-- Goal of the exercise --
Change "sits" to "is located" throughout the data below and give it back with everything else the same, leaving out the pictures.

-- Given records --

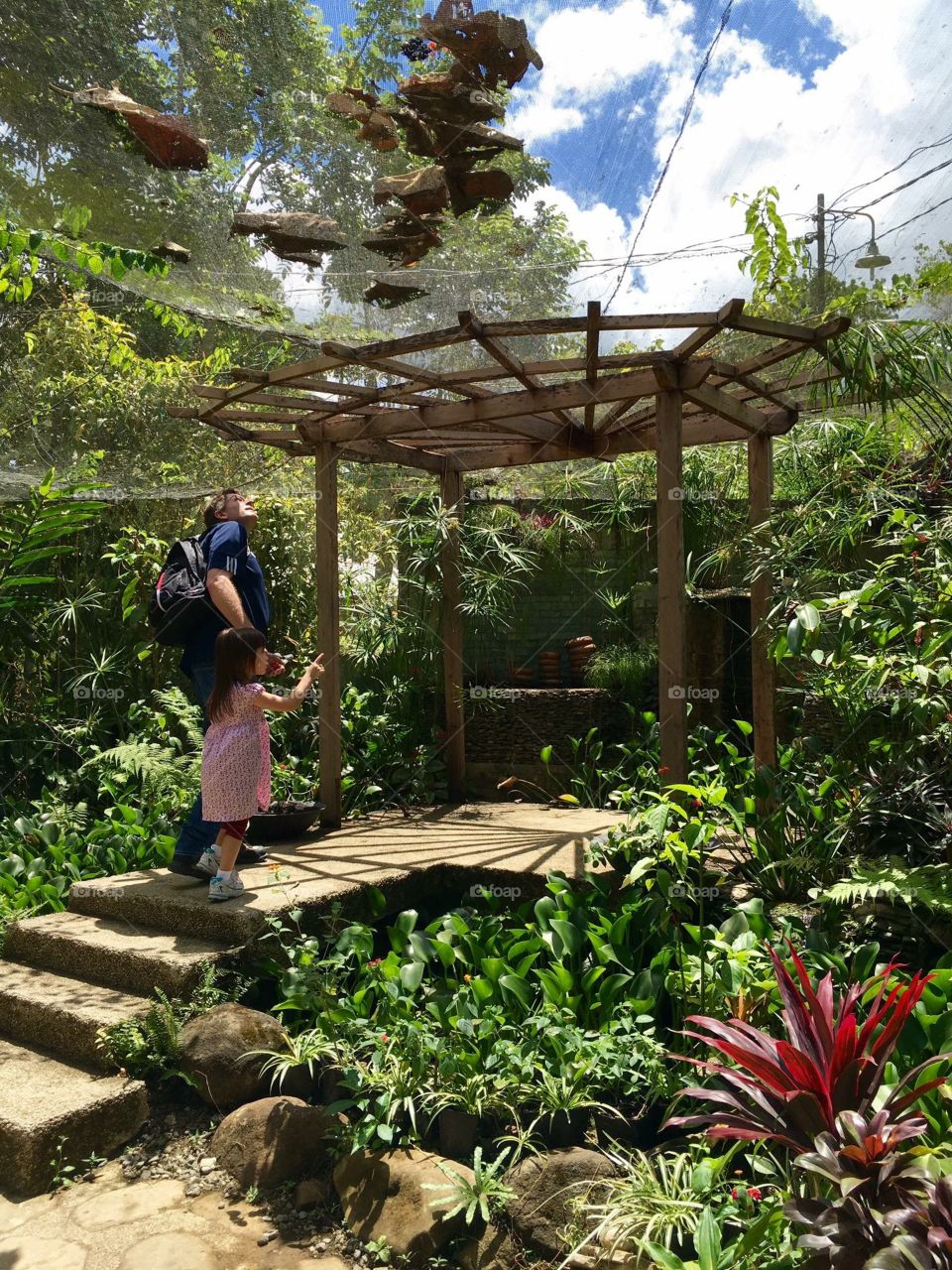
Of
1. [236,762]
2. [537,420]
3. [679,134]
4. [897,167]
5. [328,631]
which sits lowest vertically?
[236,762]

-- Exercise output --
Of
1. [236,762]
2. [537,420]
3. [679,134]
4. [897,167]
5. [328,631]
which is located lowest vertically?
[236,762]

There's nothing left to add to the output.